Rain had turned the river banks into a quagmire, and the places where it sloped even a little were a slippery accident waiting to happen. By the time he recognised the stretch of river where they had placed the net, Connor was not only soaked, he was also spattered with mud up to his knees and down most of one side where he’d had a particularly nasty slip. He clambered cautiously round a tree and stopped to survey the scene.
What the hell had happened here?
Connor’s hand went to the Browning without him even consciously thinking about it. He didn’t draw the weapon, but for the first time the weight of it on his belt was a comfort, not a hindrance. Another difference since yesterday.
The net was a torn and tangled mess at the side of the river. Two dead fish were discarded near it, one barely visible from where it had been stepped on and forced into the mud. The ground was churned into a chaos of muddy prints, a lot of them quite obviously made by human boots. It was the other prints that made Connor stop dead and his heart start to pound. Only one thing in the forest made a print like that. The allosaur had been here.
Connor swore quietly. He had suspected as much from the noises last night, but seeing the abandoned fish, the churned ground, the allosaur prints superimposed on top of the human prints, all of that made it more real.
“Doesn’t mean he’s dead.” Connor spoke the words aloud, as if giving voice to the thought might convince him of its truth. It didn’t look good, that much he couldn’t deny. But Connor couldn’t bring himself to believe that Ryan was dead. Not yet. This wasn’t proof, and he couldn’t risk the possibility that Ryan might not be dead. He needed to know, one way or the other.

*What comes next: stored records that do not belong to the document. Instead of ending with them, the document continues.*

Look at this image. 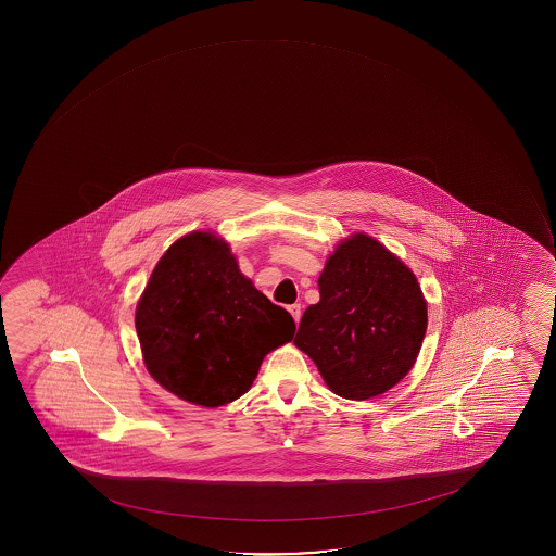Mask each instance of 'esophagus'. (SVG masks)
Here are the masks:
<instances>
[{
  "mask_svg": "<svg viewBox=\"0 0 556 556\" xmlns=\"http://www.w3.org/2000/svg\"><path fill=\"white\" fill-rule=\"evenodd\" d=\"M289 313L293 315L294 323H299L301 320L302 309L301 304H291V306L288 307Z\"/></svg>",
  "mask_w": 556,
  "mask_h": 556,
  "instance_id": "obj_1",
  "label": "esophagus"
}]
</instances>
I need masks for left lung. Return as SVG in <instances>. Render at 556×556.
Returning <instances> with one entry per match:
<instances>
[{
	"label": "left lung",
	"mask_w": 556,
	"mask_h": 556,
	"mask_svg": "<svg viewBox=\"0 0 556 556\" xmlns=\"http://www.w3.org/2000/svg\"><path fill=\"white\" fill-rule=\"evenodd\" d=\"M320 301L302 315L294 345L343 399L382 395L414 367L427 302L414 273L377 239L339 244L319 276Z\"/></svg>",
	"instance_id": "8db88e82"
}]
</instances>
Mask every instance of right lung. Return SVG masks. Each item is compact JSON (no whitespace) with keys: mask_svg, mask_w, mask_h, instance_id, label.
I'll return each instance as SVG.
<instances>
[{"mask_svg":"<svg viewBox=\"0 0 556 556\" xmlns=\"http://www.w3.org/2000/svg\"><path fill=\"white\" fill-rule=\"evenodd\" d=\"M150 375L187 403L217 408L250 390L294 320L241 275L230 247L192 231L166 250L135 312Z\"/></svg>","mask_w":556,"mask_h":556,"instance_id":"obj_1","label":"right lung"}]
</instances>
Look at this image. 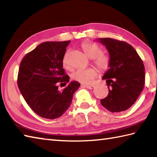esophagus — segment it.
<instances>
[{
	"instance_id": "esophagus-1",
	"label": "esophagus",
	"mask_w": 157,
	"mask_h": 157,
	"mask_svg": "<svg viewBox=\"0 0 157 157\" xmlns=\"http://www.w3.org/2000/svg\"><path fill=\"white\" fill-rule=\"evenodd\" d=\"M82 87L84 86V87H86L88 89H94L95 87L94 86H92V85H82Z\"/></svg>"
}]
</instances>
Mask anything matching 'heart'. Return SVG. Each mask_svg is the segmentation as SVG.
Wrapping results in <instances>:
<instances>
[{"label": "heart", "mask_w": 157, "mask_h": 157, "mask_svg": "<svg viewBox=\"0 0 157 157\" xmlns=\"http://www.w3.org/2000/svg\"><path fill=\"white\" fill-rule=\"evenodd\" d=\"M82 48L88 57L92 59L93 63L100 71H105L109 67L110 58L108 55L102 53V49L96 43L91 42H84L82 44ZM67 52L65 55L63 59V65L65 67H68ZM97 72L94 68L78 69L73 73L71 75L73 80L79 82L82 84H90L94 79Z\"/></svg>", "instance_id": "1"}]
</instances>
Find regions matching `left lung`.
I'll use <instances>...</instances> for the list:
<instances>
[{"label": "left lung", "mask_w": 157, "mask_h": 157, "mask_svg": "<svg viewBox=\"0 0 157 157\" xmlns=\"http://www.w3.org/2000/svg\"><path fill=\"white\" fill-rule=\"evenodd\" d=\"M109 53V69L102 77L108 85L109 94L101 103L112 113L124 111L134 104L144 88V65L128 43L109 38H98Z\"/></svg>", "instance_id": "left-lung-1"}]
</instances>
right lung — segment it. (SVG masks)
<instances>
[{
  "instance_id": "right-lung-1",
  "label": "right lung",
  "mask_w": 157,
  "mask_h": 157,
  "mask_svg": "<svg viewBox=\"0 0 157 157\" xmlns=\"http://www.w3.org/2000/svg\"><path fill=\"white\" fill-rule=\"evenodd\" d=\"M70 41L44 42L26 55L19 65L17 85L29 107L43 118H59L71 105L80 86L71 82L60 91L58 84H66L69 77L63 68V59Z\"/></svg>"
}]
</instances>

He slowly edged into the churned area, trying to watch everywhere at once. A lot of the prints were indistinct, filled with water, and a smaller creature had clearly been here more recently, and he saw that one of the fish had been chewed. His initial impression had been right, though – the allosaur prints were definitely overlaying the human ones. Connor went over to the net and was examining the rip in one end when he spotted something else. A scatter of spent gun cartridges led a trail into the trees, and in amongst the ferns there were more human footprints heading upstream. Connor was no tracker, but the crushed foliage suggested the allosaur had also gone that way, although not so close to the river. Perhaps the trees had been too close together for it to follow easily.
A sudden movement in the forest behind him dragged a terrified yelp from Connor’s dry mouth. He spun round, pulling the Browning and aimed it at the ferns, the trees, anything that even looked like it was moving. There was no sign of a creature of any kind. He backed up against a tree and stayed there, pointing the gun out in front of him, and slowly getting control of his breathing again as he came down from the adrenaline spike. It took him a long time to even notice that he had left the safety on.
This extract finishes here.